### Direction
Print the records from the line containing "How far away" down to the line containing "2.14 metres", both included, copying each line character for character.

### Information supplied
══════
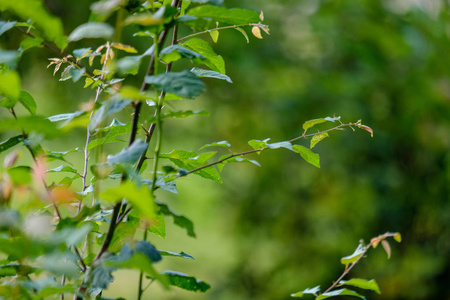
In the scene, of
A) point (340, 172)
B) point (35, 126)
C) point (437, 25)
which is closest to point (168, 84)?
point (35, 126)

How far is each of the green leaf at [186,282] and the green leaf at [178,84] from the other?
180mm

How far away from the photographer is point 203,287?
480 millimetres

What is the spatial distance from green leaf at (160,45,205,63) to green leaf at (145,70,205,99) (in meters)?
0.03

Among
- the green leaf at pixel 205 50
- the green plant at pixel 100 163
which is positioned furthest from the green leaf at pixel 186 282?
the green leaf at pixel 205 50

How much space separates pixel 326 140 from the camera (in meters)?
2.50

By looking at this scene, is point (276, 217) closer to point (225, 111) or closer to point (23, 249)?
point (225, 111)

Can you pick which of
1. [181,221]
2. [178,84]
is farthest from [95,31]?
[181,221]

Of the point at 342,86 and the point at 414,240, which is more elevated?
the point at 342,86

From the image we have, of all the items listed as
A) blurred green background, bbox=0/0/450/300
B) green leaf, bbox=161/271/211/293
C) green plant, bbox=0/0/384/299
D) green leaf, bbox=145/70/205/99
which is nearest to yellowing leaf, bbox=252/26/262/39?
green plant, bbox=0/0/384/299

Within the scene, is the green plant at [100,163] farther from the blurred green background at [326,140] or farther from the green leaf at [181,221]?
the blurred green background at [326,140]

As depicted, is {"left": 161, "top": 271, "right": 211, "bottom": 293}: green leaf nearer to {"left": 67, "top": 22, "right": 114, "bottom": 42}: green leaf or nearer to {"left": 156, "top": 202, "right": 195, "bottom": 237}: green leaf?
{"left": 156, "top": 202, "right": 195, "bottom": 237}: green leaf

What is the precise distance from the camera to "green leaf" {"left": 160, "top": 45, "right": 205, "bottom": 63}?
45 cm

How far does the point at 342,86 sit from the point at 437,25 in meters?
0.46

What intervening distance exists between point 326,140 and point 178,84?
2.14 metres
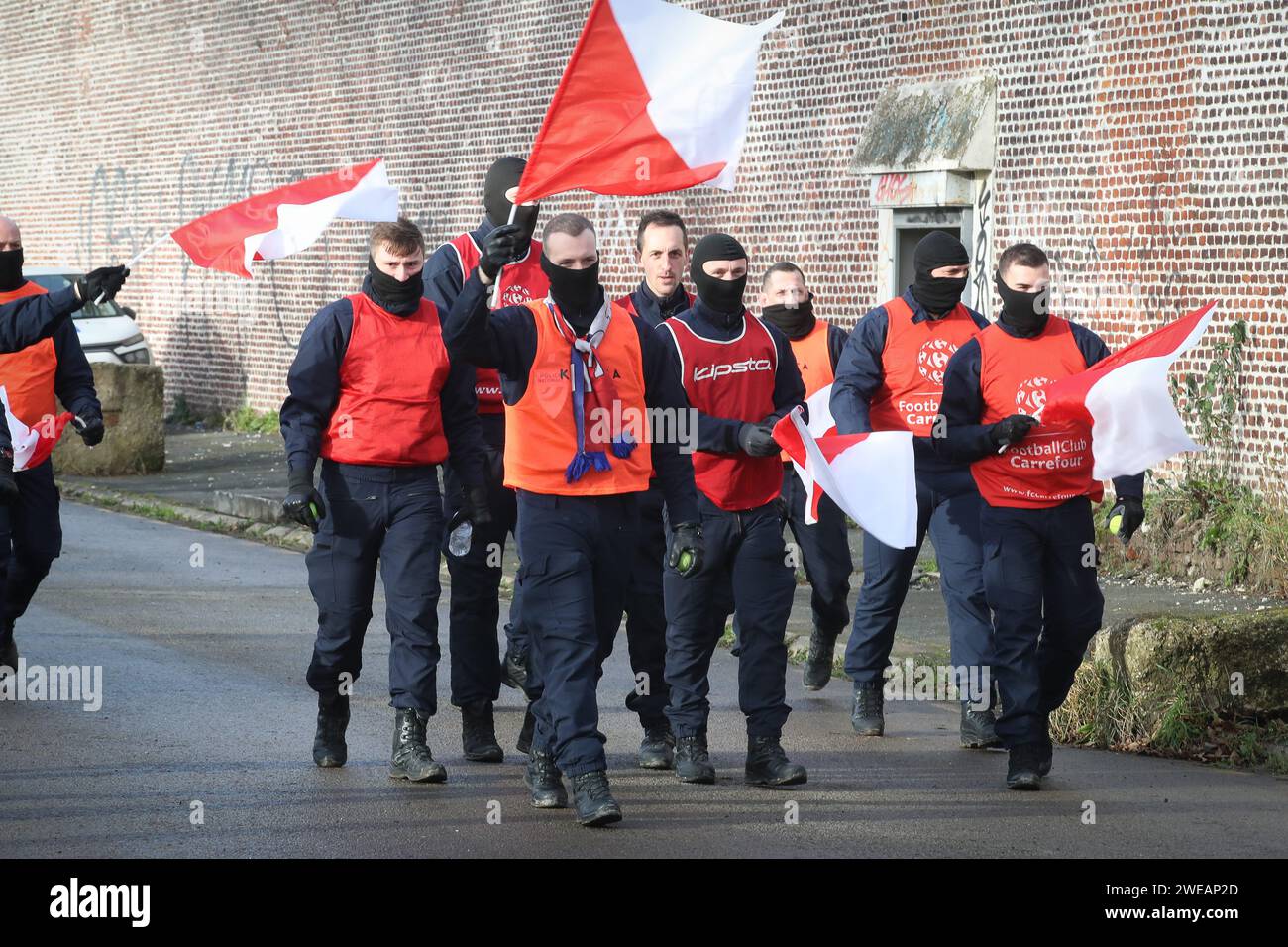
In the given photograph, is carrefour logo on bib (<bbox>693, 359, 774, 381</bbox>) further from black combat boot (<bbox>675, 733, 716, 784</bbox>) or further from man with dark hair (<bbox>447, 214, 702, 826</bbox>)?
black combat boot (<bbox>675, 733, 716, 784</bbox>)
══════
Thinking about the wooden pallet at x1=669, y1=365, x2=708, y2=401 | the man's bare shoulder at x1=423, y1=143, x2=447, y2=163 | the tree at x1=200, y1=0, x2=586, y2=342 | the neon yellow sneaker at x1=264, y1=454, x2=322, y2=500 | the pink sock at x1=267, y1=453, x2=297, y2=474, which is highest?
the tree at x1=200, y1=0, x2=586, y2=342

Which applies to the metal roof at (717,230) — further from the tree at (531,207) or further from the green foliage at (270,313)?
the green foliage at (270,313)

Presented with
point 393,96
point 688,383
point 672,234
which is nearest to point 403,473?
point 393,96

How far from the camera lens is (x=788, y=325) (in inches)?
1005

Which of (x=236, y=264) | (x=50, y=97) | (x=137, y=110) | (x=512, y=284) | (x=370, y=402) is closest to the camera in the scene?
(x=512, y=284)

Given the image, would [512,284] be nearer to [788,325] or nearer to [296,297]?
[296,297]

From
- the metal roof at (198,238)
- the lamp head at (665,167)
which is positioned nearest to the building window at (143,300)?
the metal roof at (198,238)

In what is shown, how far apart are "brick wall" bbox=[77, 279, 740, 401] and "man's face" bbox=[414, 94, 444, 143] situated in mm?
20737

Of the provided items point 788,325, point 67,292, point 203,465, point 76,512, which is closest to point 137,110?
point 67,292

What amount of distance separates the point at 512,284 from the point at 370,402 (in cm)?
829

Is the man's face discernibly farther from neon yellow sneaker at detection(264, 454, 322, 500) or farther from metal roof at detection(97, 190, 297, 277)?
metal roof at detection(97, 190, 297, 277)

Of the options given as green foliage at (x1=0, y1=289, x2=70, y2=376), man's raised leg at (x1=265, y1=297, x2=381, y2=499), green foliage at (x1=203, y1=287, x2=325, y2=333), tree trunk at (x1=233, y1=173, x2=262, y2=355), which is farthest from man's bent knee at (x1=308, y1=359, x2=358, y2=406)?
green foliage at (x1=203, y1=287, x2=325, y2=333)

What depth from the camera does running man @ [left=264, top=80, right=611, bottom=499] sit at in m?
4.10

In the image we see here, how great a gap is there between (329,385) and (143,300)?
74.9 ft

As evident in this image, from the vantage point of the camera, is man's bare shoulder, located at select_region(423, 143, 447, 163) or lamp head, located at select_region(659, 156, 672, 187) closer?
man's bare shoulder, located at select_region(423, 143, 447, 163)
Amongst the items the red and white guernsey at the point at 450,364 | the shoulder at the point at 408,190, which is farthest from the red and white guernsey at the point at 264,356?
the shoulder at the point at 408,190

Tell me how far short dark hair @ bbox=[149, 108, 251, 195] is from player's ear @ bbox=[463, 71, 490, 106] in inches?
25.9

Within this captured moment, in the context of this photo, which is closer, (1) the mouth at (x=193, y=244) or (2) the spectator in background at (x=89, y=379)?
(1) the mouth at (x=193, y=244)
══════
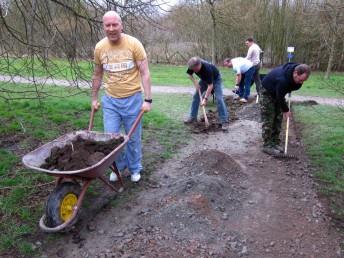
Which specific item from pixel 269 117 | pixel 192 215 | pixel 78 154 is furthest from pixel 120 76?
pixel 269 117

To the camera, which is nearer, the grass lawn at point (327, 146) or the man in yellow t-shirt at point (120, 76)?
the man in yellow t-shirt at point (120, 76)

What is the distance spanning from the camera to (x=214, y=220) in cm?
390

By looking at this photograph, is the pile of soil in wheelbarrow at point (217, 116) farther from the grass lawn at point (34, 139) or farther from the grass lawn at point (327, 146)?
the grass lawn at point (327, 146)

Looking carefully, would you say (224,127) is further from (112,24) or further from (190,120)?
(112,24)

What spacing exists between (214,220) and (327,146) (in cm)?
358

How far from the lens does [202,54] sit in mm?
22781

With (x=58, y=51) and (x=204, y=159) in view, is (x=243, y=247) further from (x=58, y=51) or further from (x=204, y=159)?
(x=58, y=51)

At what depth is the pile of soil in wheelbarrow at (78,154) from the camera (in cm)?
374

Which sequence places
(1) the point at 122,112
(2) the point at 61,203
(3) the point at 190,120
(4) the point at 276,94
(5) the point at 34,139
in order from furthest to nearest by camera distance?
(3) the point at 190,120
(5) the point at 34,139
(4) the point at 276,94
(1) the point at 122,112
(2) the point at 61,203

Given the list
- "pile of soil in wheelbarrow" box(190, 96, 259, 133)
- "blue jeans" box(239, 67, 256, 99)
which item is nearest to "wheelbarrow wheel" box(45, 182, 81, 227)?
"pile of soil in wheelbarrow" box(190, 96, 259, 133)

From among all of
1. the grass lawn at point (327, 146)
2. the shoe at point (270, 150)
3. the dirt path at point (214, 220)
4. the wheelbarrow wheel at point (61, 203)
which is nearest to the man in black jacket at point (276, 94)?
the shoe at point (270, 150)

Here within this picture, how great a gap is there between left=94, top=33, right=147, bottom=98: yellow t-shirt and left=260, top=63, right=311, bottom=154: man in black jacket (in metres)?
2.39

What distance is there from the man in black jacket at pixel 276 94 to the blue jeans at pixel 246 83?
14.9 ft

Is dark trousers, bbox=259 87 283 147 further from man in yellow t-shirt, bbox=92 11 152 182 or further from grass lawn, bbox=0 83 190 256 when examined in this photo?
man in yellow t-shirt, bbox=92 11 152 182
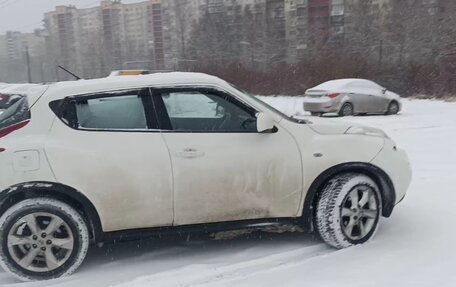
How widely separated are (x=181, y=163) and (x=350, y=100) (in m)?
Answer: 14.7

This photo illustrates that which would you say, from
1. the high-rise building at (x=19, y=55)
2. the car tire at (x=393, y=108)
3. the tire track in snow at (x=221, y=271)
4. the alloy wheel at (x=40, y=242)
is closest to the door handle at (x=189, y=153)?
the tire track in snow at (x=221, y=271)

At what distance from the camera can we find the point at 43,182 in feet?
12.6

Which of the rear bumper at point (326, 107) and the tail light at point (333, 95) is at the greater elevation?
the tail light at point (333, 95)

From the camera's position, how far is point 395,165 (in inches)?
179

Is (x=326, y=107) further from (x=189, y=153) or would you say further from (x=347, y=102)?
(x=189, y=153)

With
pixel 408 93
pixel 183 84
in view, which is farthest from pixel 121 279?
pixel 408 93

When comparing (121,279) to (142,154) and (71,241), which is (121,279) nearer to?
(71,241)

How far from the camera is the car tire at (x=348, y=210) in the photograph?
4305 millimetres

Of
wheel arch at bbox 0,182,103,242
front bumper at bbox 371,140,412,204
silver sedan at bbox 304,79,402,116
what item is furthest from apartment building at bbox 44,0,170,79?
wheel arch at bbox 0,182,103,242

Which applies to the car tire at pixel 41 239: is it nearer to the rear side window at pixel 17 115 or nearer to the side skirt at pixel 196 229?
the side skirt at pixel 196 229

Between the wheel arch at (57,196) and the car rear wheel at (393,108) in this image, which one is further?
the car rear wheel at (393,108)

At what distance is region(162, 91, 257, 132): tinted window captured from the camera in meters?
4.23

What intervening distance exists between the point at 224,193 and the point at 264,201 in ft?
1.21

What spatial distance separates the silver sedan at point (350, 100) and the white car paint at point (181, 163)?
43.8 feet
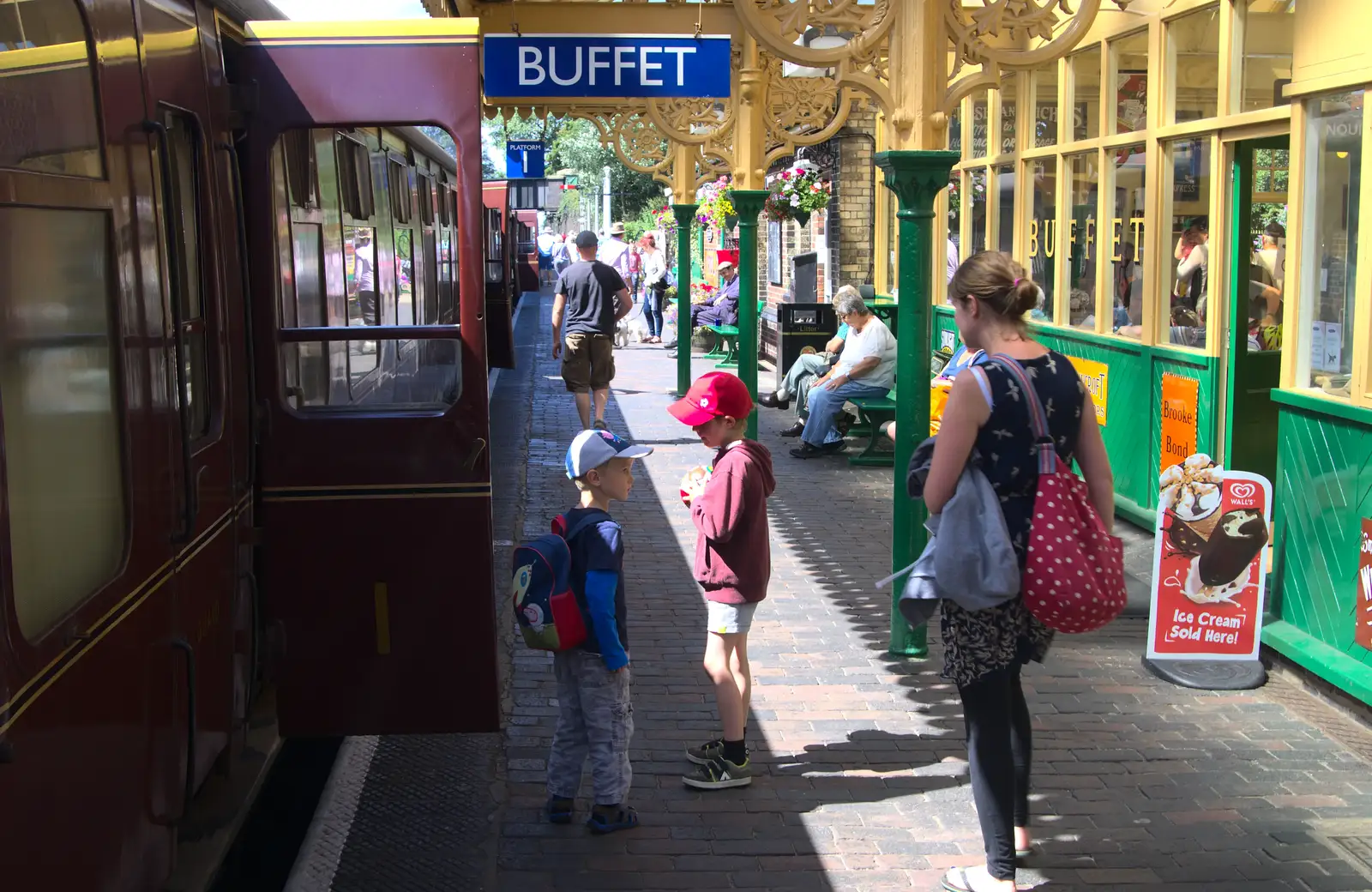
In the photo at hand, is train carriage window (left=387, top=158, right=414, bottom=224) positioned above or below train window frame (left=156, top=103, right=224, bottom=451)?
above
══════
### Response to the exercise
How far away from the photographer is point 203,287?
480 millimetres

What is the spatial distance from green leaf at (160,45,205,63) to green leaf at (145,70,205,99) (in meters)?
0.03

Among
- the green leaf at pixel 205 50
- the green plant at pixel 100 163
which is positioned furthest from the green leaf at pixel 186 282?
the green leaf at pixel 205 50

How much space separates pixel 326 140 from the camera (in meters)?
2.50

By looking at this scene, is point (276, 217) closer to point (225, 111) or closer to point (23, 249)?
point (225, 111)

Can you pick which of
1. [181,221]
2. [178,84]
is farthest from [95,31]?
[181,221]

Of the point at 342,86 and the point at 414,240, which is more elevated?
the point at 342,86

From the image we have, of all the items listed as
A) blurred green background, bbox=0/0/450/300
B) green leaf, bbox=161/271/211/293
C) green plant, bbox=0/0/384/299
D) green leaf, bbox=145/70/205/99
which is nearest to yellowing leaf, bbox=252/26/262/39?
green plant, bbox=0/0/384/299

Within the scene, is the green plant at [100,163] farther from the blurred green background at [326,140] or farther from the green leaf at [181,221]?
the blurred green background at [326,140]

As depicted, is {"left": 161, "top": 271, "right": 211, "bottom": 293}: green leaf nearer to {"left": 67, "top": 22, "right": 114, "bottom": 42}: green leaf or nearer to {"left": 156, "top": 202, "right": 195, "bottom": 237}: green leaf?
{"left": 156, "top": 202, "right": 195, "bottom": 237}: green leaf

What is the precise distance from the camera to "green leaf" {"left": 160, "top": 45, "right": 205, "bottom": 63}?
45 cm

How far does the point at 342,86 sit from the point at 437,25 in meters?
0.46

What intervening distance exists between point 326,140 and point 178,84?
2.14 metres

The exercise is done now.